The prompt query asks a common question in the publicly accessible FSx for ONTAP User Guide. In our scenario, we asked, “How do I create an FSx for ONTAP file system?” and the model replied in a chat window with detailed instructions and source attributes for creating an FSx for ONTAP file system using the AWS Management Console, AWS CLI, or FSx API.
Now, let’s ask a question about the Amazon Bedrock User Guide, which is only available to administrator access. In this scenario, you ask “How do I use foundational models with Amazon Bedrock?” and the model responds that it has insufficient information to provide a detailed answer to your question.
Use the admin SID in the User (SID) filter search in the chat UI and ask the same question in the prompt, this time replying with detailed instructions on how your model uses FM with Amazon Bedrock and providing the source attribute your model used in the response.
Testing permissions using API Gateway
You can also use API Gateway to query the model directly. api-invoke-url
Parameters from the output of the Terraform template.
Next, start the API Gateway. everyone To access queries related to the FSx for ONTAP user guide, set the metadata parameter value to NA and everyone access:
cleaning
To avoid recurring charges, clean up your account after you’ve tried the solution: Delete the solution’s Terraform templates from the terraform folder.
Conclusion
In this post, we introduced a solution that uses FSx for ONTAP with Amazon Bedrock and FSx for ONTAP file ownership and ACL support to provide permission-based access in RAG scenarios for generative AI applications. Our solution enables you to build generative AI applications on Amazon Bedrock and enrich generative AI prompts in Amazon Bedrock with company-specific unstructured user file data from FSx for ONTAP file systems.

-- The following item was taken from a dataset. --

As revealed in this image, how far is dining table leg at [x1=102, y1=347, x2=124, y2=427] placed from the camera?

With this solution, you can provide more relevant, context-specific, and accurate responses while ensuring that only authorized users have access to that data. Finally, this solution demonstrates the use of AWS serverless services with FSx for ONTAP and Amazon Bedrock to enable autoscaling, event-driven computing, and API interfaces for generative AI applications on AWS.
To learn more about how you can get started building with Amazon Bedrock and FSx for ONTAP, see the following resources:
About the Author
Kanishk Mahajan He is a Principal of Solutions Architecture at AWS. He leads cloud transformation and solutions architecture for AWS ISV customers and partners. He specializes in containers, cloud operations, migration and modernization, AI/ML, resiliency, security, and compliance. He is also a Technical Field Community (TFC) member for each of AWS’ domains.
Michael Scholl He is a Principal Architect in the CTO’s Office at NetApp and has over 20 years of experience building data management systems, applications, and infrastructure solutions. He has unique and deep insight into cloud technologies, builders, and AI solutions.
Sasha Corman He is the technical leader of a dynamic development and QA team spread across Israel and India. With 14 years of experience at NetApp as a programmer, he has hands-on experience and leadership in successfully delivering complex projects with a focus on innovation, scalability and reliability.